— Data entries —
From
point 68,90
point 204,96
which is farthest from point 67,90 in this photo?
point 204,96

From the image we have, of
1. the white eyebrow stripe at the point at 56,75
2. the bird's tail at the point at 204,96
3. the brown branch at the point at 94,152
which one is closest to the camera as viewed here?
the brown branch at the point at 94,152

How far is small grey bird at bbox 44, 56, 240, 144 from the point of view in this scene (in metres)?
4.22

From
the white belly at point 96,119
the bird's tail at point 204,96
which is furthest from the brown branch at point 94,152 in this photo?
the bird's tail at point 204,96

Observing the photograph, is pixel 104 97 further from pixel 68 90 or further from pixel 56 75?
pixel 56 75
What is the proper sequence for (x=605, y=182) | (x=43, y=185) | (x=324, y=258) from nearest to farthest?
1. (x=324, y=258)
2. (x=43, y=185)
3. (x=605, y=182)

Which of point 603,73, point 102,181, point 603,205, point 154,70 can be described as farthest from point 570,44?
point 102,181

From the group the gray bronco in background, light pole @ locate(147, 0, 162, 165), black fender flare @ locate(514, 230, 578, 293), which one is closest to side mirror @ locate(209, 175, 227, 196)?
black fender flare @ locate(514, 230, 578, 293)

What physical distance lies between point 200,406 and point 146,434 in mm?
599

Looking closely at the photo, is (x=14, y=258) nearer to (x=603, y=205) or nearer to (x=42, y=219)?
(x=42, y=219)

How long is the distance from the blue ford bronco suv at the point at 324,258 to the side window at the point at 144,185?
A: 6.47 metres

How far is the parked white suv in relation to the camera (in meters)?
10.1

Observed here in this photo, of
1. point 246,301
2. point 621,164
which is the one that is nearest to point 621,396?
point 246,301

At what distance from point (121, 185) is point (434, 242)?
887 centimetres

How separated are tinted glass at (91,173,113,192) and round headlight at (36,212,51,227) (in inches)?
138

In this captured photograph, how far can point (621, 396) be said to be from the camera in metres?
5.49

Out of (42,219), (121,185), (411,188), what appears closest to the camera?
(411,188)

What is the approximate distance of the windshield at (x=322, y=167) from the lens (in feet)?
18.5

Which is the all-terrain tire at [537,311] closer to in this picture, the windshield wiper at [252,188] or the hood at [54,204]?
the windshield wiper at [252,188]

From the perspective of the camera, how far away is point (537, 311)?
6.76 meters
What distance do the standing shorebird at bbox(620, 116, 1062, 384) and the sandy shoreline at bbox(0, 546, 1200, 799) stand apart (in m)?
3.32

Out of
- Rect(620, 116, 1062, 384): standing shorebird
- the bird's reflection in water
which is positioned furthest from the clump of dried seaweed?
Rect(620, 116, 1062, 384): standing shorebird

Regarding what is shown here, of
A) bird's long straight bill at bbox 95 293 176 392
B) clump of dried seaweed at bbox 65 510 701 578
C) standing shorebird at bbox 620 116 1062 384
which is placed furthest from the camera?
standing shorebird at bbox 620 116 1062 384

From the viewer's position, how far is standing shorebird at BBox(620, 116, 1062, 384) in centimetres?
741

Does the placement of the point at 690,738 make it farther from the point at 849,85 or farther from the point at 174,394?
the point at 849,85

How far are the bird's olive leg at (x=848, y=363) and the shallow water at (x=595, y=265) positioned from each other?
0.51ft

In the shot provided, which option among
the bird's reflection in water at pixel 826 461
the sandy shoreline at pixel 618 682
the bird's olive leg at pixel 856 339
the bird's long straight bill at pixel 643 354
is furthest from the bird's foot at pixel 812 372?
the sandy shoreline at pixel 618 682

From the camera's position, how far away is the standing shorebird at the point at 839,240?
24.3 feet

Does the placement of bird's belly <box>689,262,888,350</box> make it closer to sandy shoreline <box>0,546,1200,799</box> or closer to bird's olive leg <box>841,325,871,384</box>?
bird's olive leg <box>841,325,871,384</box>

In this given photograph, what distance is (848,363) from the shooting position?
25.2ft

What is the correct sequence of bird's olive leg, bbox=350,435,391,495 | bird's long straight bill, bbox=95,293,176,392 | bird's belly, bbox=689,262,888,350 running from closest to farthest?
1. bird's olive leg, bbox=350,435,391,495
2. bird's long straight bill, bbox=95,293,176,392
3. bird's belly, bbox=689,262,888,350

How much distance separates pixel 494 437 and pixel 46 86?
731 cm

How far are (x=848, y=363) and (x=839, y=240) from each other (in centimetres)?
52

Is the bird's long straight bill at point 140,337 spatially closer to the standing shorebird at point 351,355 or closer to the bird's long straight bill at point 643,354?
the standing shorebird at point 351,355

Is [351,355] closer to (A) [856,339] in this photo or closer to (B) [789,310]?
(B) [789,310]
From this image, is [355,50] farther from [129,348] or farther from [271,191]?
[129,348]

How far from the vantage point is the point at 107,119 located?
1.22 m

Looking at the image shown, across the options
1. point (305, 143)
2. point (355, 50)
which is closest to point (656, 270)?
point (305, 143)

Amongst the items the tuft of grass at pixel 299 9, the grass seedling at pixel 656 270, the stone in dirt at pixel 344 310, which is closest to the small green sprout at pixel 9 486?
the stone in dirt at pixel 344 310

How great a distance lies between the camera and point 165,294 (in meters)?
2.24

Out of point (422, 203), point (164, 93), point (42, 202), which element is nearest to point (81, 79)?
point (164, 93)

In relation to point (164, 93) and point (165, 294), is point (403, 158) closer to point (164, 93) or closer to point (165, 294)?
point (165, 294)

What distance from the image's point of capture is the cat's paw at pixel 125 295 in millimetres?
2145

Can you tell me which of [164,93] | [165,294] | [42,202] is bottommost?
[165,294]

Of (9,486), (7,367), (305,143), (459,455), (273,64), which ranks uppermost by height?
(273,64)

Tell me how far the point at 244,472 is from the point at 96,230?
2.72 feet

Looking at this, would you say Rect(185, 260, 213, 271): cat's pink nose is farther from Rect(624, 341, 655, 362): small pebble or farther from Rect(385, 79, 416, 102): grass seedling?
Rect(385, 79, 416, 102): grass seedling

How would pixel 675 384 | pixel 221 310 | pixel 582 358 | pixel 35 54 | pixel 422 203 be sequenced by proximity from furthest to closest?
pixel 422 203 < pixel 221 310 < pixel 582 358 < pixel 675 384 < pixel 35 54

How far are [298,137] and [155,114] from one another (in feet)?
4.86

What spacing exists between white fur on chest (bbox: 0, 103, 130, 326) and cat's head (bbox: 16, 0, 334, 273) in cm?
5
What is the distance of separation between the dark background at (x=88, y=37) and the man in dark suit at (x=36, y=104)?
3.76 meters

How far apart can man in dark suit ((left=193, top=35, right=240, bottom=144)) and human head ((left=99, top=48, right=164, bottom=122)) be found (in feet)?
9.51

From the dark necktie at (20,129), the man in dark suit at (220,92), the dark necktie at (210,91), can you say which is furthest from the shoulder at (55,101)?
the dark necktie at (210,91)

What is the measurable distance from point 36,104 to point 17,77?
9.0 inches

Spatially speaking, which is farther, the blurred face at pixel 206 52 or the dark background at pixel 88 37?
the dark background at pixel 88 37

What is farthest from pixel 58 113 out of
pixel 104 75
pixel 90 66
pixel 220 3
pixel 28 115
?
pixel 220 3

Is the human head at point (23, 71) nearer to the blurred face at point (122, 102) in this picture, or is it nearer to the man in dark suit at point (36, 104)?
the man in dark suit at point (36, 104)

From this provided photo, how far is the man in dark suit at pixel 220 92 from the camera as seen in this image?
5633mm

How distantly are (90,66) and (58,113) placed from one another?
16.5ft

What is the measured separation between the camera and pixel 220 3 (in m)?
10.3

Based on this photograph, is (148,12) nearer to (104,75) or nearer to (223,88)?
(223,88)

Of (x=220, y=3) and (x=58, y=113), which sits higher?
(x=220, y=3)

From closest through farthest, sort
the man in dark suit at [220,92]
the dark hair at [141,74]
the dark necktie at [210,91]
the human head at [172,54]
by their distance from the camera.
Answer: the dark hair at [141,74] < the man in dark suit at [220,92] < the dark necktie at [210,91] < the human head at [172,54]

— Work to be completed —
Write out again, word for word, the stretch of lines from the one containing "From the dark" through the last line above.

— Output for this task —
From the dark necktie at (20,129), the man in dark suit at (220,92), the dark necktie at (210,91), can you say which is furthest from the shoulder at (55,101)?
the dark necktie at (210,91)

What is the measurable distance from point 36,104 to point 17,77?
9.0 inches

Spatially speaking, which is farther, the blurred face at pixel 206 52 or the dark background at pixel 88 37?
the dark background at pixel 88 37

What is farthest from pixel 58 113 out of
pixel 104 75
pixel 90 66
pixel 220 3
pixel 28 115
?
pixel 220 3

Is the human head at point (23, 71) nearer to the blurred face at point (122, 102) in this picture, or is it nearer to the man in dark suit at point (36, 104)?
the man in dark suit at point (36, 104)

From this provided photo, how far is the man in dark suit at pixel 220 92 from the camera as seen in this image?
5633mm

How distantly are (90,66) and (58,113) placed from one another?
16.5ft

What is the measured separation between the camera and pixel 220 3 (in m)?
10.3

Based on this photograph, is (148,12) nearer to (104,75) or nearer to (223,88)?
(223,88)

Of (x=220, y=3) and (x=58, y=113), which sits higher?
(x=220, y=3)

From closest through farthest, sort
the man in dark suit at [220,92]
the dark hair at [141,74]
the dark necktie at [210,91]
the human head at [172,54]
by their distance from the camera.
Answer: the dark hair at [141,74] < the man in dark suit at [220,92] < the dark necktie at [210,91] < the human head at [172,54]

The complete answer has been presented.